Por Mauricio Cabrera
Casi mato a mi novia. Y a mí. Pero lo segundo importa menos que lo primero. Autodestrucción. Y entonces me identifiqué con la Selección Mexicana, aunque al menos ella no perdió por autogol. Es culpable, quizás tanto como yo, pero puede escudarse en el árbitro, en Robben o hasta en el destino que siempre va contra los mexicanos. Yo no. Fui un suicida que no llega ni al quinto partido ni a las vacaciones que tenía planeadas con su novia que por ahora, y tal vez por siempre, ha dejado de serlo.

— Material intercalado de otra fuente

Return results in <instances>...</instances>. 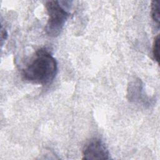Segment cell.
<instances>
[{"mask_svg":"<svg viewBox=\"0 0 160 160\" xmlns=\"http://www.w3.org/2000/svg\"><path fill=\"white\" fill-rule=\"evenodd\" d=\"M57 71L56 59L46 48H41L22 69L21 74L23 79L28 82L46 85L53 81Z\"/></svg>","mask_w":160,"mask_h":160,"instance_id":"cell-1","label":"cell"},{"mask_svg":"<svg viewBox=\"0 0 160 160\" xmlns=\"http://www.w3.org/2000/svg\"><path fill=\"white\" fill-rule=\"evenodd\" d=\"M45 6L48 16L46 32L49 36L56 37L63 29L69 12L65 8V5H62L58 1H48Z\"/></svg>","mask_w":160,"mask_h":160,"instance_id":"cell-2","label":"cell"},{"mask_svg":"<svg viewBox=\"0 0 160 160\" xmlns=\"http://www.w3.org/2000/svg\"><path fill=\"white\" fill-rule=\"evenodd\" d=\"M109 158L108 149L100 139H91L83 148L82 159H109Z\"/></svg>","mask_w":160,"mask_h":160,"instance_id":"cell-3","label":"cell"},{"mask_svg":"<svg viewBox=\"0 0 160 160\" xmlns=\"http://www.w3.org/2000/svg\"><path fill=\"white\" fill-rule=\"evenodd\" d=\"M151 14L153 21L157 23L158 26L159 24L160 14H159V4L158 1H153L151 4Z\"/></svg>","mask_w":160,"mask_h":160,"instance_id":"cell-4","label":"cell"},{"mask_svg":"<svg viewBox=\"0 0 160 160\" xmlns=\"http://www.w3.org/2000/svg\"><path fill=\"white\" fill-rule=\"evenodd\" d=\"M152 56L154 59L159 63V35H157L154 39L152 45Z\"/></svg>","mask_w":160,"mask_h":160,"instance_id":"cell-5","label":"cell"},{"mask_svg":"<svg viewBox=\"0 0 160 160\" xmlns=\"http://www.w3.org/2000/svg\"><path fill=\"white\" fill-rule=\"evenodd\" d=\"M8 36V34L6 30H4L2 27H1V44H2V41L6 39Z\"/></svg>","mask_w":160,"mask_h":160,"instance_id":"cell-6","label":"cell"}]
</instances>
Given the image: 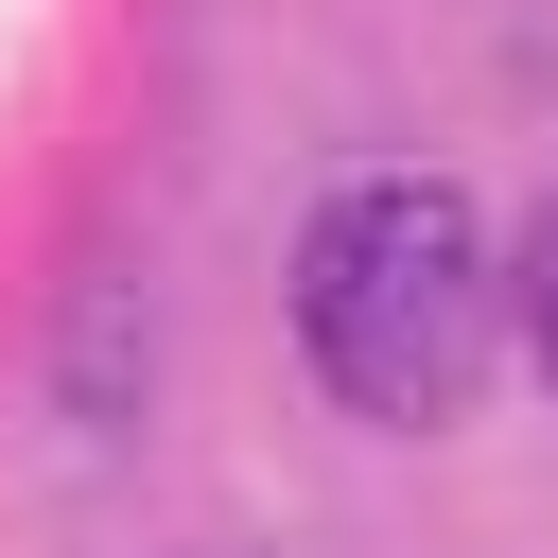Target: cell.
I'll return each instance as SVG.
<instances>
[{"label": "cell", "mask_w": 558, "mask_h": 558, "mask_svg": "<svg viewBox=\"0 0 558 558\" xmlns=\"http://www.w3.org/2000/svg\"><path fill=\"white\" fill-rule=\"evenodd\" d=\"M488 331H506V262H488L453 174H349L296 227V349L349 418H384V436L471 418Z\"/></svg>", "instance_id": "obj_1"}, {"label": "cell", "mask_w": 558, "mask_h": 558, "mask_svg": "<svg viewBox=\"0 0 558 558\" xmlns=\"http://www.w3.org/2000/svg\"><path fill=\"white\" fill-rule=\"evenodd\" d=\"M506 314H523V366L558 384V192H541V227H523V262H506Z\"/></svg>", "instance_id": "obj_2"}]
</instances>
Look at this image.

Quisiera que la vida fuera como el futbol. La Selección tiene una nueva oportunidad cada cuatro años. Se reconstruye cuarenta y siete meses y se destruye en el cuarenta y ocho. Llevo cuatro días así y es como si fueran cuatro años. Espero la oportunidad, pero no sé si la tendré. Detrás de mi autodestrucción no está la nobleza del juego, sino la crueldad de la cotidianidad que exige que la vida siga sin tener un nuevo torneo que enfrentar. Acá no caben los consuelos de la Copa Oro, la Copa América, la revancha en un amistoso o el título de plástico en alguna competencia improvisada. Es ella y nada más. A la que perdí, a la que lastimé, a la que expuse al peligro, a la que amo por encima de todo.
El Mundial dejó a un país lamiéndose las heridas. Rápido se le dio la vuelta. Los memes con Robben tirándose desde la tercera cuerda eran masoquismo y acabaron convirtiéndose en broma barata. Las penas colectivas se superan con buen humor y esa amnesia a la que somos tan propensos. Las personales se lloran, no encuentran ecos multitudinarios que repartan el dolor entre varios. En Fortaleza lloré la destrucción de unos a los que considero míos por vestirse de verde; en el Libramiento Noreste lloré mi propia destrucción, pero sobre todo la del amor que hice volar por los aires. Mientras mi carro, el único muerto a manos de mi estupidez, daba vueltas, me sentí en la cámara Phantom. Segundos que duraron una eternidad. Pedí que no le pasara nada. Y se me concedió, pero igual la perdí, la lastimé. Para efectos prácticos, su vida era lo más importante y nuestro amor era lo más importante de lo menos importante, como el futbol, pero en términos de carne y hueso.
Ella siempre me pidió que no comparara el futbol con la vida. Y aquí estoy haciéndolo de nuevo. Lo paradójico es que fue ella quien me llevó a pensarlo. “Seguimos, pero nos daremos un tiempo. Es como un jugador que termina una temporada y se prepara para otra”, me dijo la última vez que la vi. Pero es diferente. Un jugador sabe que habrá otra temporada, que habrá un nuevo partido. Yo estoy solo, destruido. A estas alturas no me interesa el quinto partido ni entender los procesos destructivos de nuestro futbol, me interesa tener una oportunidad, y también la última. No sé si la merezco, carece incluso de importancia sabiendo que es ella la que lo decide. Lo que sí sé es que puedo tolerar la autodestrucción de mi país en la cancha, pero no la mía con ella. Si sobrevivo a este autogol, la haré la más feliz del mundo. Y no habrá cuarto partido que me detenga.